A party may make more than one type of request for review. All requests for review must be made in writing, and received by the administrative reviewer, within 10 calendar days of the date of the original hearing decision. (Note: the 10-day period, in which the appeal must occur, begins with the date of issuance of the decision, not receipt of the decision. However, the date the decision is rendered does not count as one of the 10 days; the day following the issuance of the decision is the first of the 10 days). A copy of each appeal must be provided to the other party.

A hearing officer's original decision becomes a final hearing decision, with no further possibility of an administrative review, when:

1. The 10 calendar day period for filing requests for administrative review has expired and neither party has filed such a request; or,
2. All timely requests for administrative review have been decided and, if ordered by EDR or HRM, the hearing officer has issued a revised decision.

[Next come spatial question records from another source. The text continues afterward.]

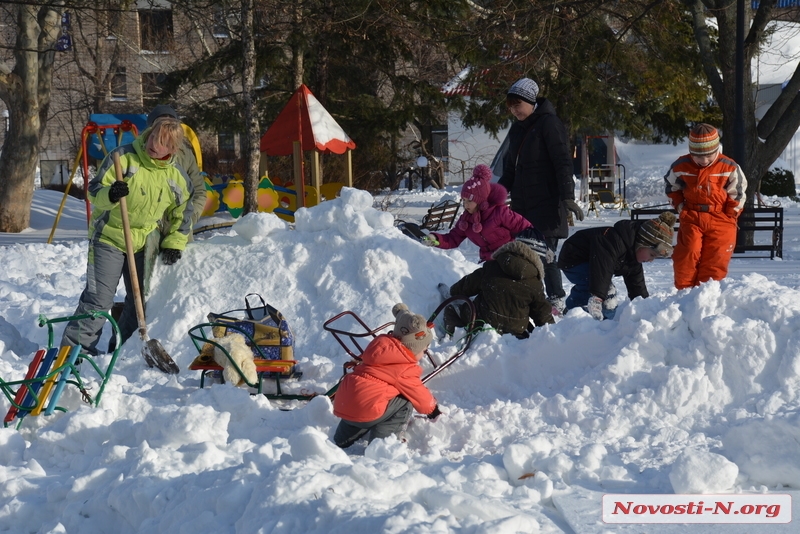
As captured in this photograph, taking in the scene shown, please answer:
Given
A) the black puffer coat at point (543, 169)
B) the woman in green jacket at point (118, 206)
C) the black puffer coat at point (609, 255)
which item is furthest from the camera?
the black puffer coat at point (543, 169)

Judicial Review of Final Hearing Decision

Within thirty days of a final decision, a party may appeal on the grounds that the determination is contradictory to law by filing a notice of appeal with the clerk of the circuit court in the jurisdiction in which the grievance arose. The agency shall request and receive prior approval of the Director before filing a notice of appeal.

David J. Latham, Esq.
Hearing Officer


1 Thus, the secretary reviews a total of 60 files each month, 20 per OSS.
2 The secretary states that she gave a copy of the written memorandum to the grievant at the time of verbal counseling; the grievant does not recall receiving the memorandum.
3 The grievant recalls the verbal counseling but does not recall receiving the memorandum; the secretary avers that a copy of the memorandum was given to the grievant and recalls that the grievant tossed the memo on her desk stating, "Well, there's another memo."
4 The case files are often retrieved within a few days before a court appearance by an examiner. The files may contain ballistic reports or other forensic documents required in the prosecution of criminal cases. Failure to produce these documents in court could jeopardize the Commonwealth's prosecution of an accused person.